[DIRECTIVE] Reproduce every one of the rows below word for word, leaving nothing out and changing nothing.

START

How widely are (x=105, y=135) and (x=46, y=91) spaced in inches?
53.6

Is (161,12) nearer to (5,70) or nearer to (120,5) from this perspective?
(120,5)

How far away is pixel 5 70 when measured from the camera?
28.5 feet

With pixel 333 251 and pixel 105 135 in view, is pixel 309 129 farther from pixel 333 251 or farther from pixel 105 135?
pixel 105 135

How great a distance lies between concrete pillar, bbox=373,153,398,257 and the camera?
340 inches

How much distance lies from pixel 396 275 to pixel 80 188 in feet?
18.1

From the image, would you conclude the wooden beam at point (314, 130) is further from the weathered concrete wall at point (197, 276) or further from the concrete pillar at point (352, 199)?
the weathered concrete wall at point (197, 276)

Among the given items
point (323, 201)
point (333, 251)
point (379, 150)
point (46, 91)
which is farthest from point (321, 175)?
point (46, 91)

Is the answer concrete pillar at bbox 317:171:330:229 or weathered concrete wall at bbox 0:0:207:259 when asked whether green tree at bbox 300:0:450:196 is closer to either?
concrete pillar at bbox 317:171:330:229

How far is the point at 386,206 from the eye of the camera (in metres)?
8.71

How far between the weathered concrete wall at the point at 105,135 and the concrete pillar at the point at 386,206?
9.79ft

END

[REPLY]
How widely are (x=105, y=135) and (x=46, y=91) spaced in inches?
53.6

Is (161,12) nearer to (5,70) or nearer to (120,5) from this perspective?
(120,5)

How far away is pixel 5 70 when measured from the camera?
28.5 feet

With pixel 333 251 and pixel 105 135 in view, is pixel 309 129 farther from pixel 333 251 or farther from pixel 105 135?
pixel 105 135

How great a distance lies between concrete pillar, bbox=373,153,398,257 and the camera?
340 inches

How much distance lies from pixel 396 275 to pixel 80 188 in feet?
18.1

From the image, would you conclude the wooden beam at point (314, 130) is further from the weathered concrete wall at point (197, 276) or further from the concrete pillar at point (352, 199)?
the weathered concrete wall at point (197, 276)

Among the given items
point (323, 201)
point (333, 251)
point (379, 150)
point (46, 91)
which is farthest from point (321, 175)?
point (46, 91)

Is the answer concrete pillar at bbox 317:171:330:229 or weathered concrete wall at bbox 0:0:207:259 when asked whether green tree at bbox 300:0:450:196 is closer to either?
concrete pillar at bbox 317:171:330:229

How far is the point at 386,206 from the eye of the camera (in metres)?
8.71

How far between the weathered concrete wall at the point at 105,135 and the concrete pillar at the point at 386,206?
9.79ft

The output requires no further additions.